Athlete’s foot is a very common skin infection of the foot caused by the ringworm fungus, and is exacerbated by warm, moist conditions. Symptoms typically include various degrees of itching, burning, cracking, and possibly bleeding.Treatments include keeping the area around the foot clean/dry, wearing breathable shoes, using powders and anti-fungal medications.
Bunions, Calluses & Corns
A callus is an especially toughened area of skin which has become relatively thick and hard in response to repeated friction, pressure, or other irritation usually found on the bottom of the foot. Calluses are generally harmless, and treated by a stone to grind it down and reduce irritation. Corns are specially-shaped calluses of dead skin that usually occur on thin skin surfaces and form when the pressure point rubs in an elliptical or semi-elliptical path. The treatments for corns are similar to that of calluses.
Typically, foot infections are brought on by contamination by foreign materials and/or colonization by bacteria following a traumatic event or tissue loss. Foot infections range from simple to complex and are categorized into 3 groups: soft tissue, bone, and those associated with diabetes. Treatment for this conditions varies from a simple antibiotic to requiring surgery.
Fungal infections are common in toenails. Symptoms range from mild to severe. In more severe conditions, the affected nails can have a yellowish or brownish discoloration, thicken or become brittle and painful over time.Some precautions one can take to prevent toenail fungus including not sharing towels with others and wearing clean breathable shoes.
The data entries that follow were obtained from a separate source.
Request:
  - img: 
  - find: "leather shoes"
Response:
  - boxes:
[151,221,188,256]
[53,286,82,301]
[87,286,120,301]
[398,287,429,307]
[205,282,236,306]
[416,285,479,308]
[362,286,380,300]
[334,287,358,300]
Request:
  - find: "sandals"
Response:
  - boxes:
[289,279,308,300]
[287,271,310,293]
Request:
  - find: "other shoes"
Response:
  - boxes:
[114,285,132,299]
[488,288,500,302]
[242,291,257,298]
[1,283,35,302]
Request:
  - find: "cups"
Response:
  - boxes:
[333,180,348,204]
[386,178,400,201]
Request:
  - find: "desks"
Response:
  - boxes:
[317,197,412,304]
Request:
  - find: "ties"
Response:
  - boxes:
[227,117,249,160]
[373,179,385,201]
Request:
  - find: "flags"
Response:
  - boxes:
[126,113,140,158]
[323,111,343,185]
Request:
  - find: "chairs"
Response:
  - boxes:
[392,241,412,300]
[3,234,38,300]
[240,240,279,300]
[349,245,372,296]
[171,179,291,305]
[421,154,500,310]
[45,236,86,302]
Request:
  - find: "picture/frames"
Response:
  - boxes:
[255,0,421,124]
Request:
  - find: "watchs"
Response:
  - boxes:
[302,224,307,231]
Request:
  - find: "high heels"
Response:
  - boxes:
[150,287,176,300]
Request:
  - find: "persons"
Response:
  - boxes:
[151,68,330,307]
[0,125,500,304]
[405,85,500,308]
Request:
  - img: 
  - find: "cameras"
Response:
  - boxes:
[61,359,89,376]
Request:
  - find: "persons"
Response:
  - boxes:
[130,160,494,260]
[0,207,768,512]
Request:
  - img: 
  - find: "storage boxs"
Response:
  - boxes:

Heel pain is generally the result of faulty biomechanics (walking gait abnormalities) that place too much stress on the heel bone and the soft tissues that attach to it. The stress may also result from injury, or a bruise incurred while walking, running, or jumping on hard surfaces; wearing poorly constructed footwear.
An ingrown toenail can be a very painful nail condition that can cause deterioration to a patients quality of life. Ingrown toenails most commonly occur on the big toe, however they can also affect the little toes. Ingrown toenails can be genetic, caused by poor footwear or trauma. Although as podiatrists we regularly see ingrown toenails due to poor nail cutting techniques. Seeing a podiatrist will help minimise the pain because they will remove the piece of nail causing the problems then the toe will be dressed with an antiseptic dressing. This is done by careful precision. The podiatrist will lift the skin around the nail then trim the nail back, this will allow clearing out any debris that may have caused the nail to grow inwards.
Plantar fasciopathy is one of the most common musculoskeletal problems that podiatrists see. It is pain at the insertion of the plantar fascia at the heel. The plantar fascia is a fibrous band that extends from the heel bone to the toes it acts as shock absorber supporting the arch in your foot. The collagen fibres are organised so that movement in the foot such as going onto your toes is enabled. One of the most common complaints patients will experience pain in their heel when waking up in the morning and stepping out of bed. You may also find that standing for long periods of time may be very uncomfortable.
Dry and Cracked Skin
Dry skin on the sole of the foot is very common particularly on the sole of the foot. A skin that is dry is one that is lacking in moisture, this means that the skin is no longer supple, is prone to cracks. When skin is very dry it is prone to infection. Fungus and bacteria often utilise these cracks as a portal of entry to the body. Dry skin occurs when the outer layer of the epidermis (this is the top layer of the skin) becomes dehydrated. Dehydrated skin loses elasticity and is therefore prone to split and crack. Dry skin can occur for a number of reasons, including: Medication, Athletes foot, Too aggressive washing, Soap and Detergents, Ageing, Lack of drinking water, Cold Weather, Certain medical conditions.